- Opening Delimiter -

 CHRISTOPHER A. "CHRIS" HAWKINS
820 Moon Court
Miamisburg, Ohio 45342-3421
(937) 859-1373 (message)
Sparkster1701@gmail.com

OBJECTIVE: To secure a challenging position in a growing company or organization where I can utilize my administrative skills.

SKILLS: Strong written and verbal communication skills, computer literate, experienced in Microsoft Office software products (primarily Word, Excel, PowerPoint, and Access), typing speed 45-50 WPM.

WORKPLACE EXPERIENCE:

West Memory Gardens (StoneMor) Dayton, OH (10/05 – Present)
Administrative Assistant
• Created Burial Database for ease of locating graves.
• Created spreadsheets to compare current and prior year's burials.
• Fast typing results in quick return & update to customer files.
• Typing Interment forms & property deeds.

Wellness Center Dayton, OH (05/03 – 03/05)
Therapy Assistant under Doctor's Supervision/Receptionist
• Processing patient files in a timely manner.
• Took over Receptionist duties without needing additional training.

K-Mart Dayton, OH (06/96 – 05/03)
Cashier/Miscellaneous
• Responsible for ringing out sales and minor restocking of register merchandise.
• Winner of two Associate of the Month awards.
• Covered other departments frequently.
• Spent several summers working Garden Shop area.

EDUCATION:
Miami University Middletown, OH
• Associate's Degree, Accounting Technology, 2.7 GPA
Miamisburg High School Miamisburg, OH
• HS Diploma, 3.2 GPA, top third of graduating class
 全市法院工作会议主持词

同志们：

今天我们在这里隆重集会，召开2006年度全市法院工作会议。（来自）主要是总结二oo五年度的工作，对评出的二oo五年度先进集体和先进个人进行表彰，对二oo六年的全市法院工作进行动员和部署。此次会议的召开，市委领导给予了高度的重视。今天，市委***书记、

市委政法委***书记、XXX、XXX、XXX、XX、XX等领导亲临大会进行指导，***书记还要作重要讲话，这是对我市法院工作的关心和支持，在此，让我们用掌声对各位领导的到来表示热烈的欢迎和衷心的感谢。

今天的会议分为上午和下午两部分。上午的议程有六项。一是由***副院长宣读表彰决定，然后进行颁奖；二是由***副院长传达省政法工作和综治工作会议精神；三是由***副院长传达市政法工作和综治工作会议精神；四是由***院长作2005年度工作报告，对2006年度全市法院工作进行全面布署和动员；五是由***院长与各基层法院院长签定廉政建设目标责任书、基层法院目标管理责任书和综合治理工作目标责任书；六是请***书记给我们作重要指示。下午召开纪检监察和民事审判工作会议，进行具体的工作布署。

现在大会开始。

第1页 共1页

- Closing Delimiter -

• Required work:
Note each line above that contains "Miamisburg" and copy it out.

• Output:
Miamisburg, Ohio 45342-3421
Miamisburg High School Miamisburg, OH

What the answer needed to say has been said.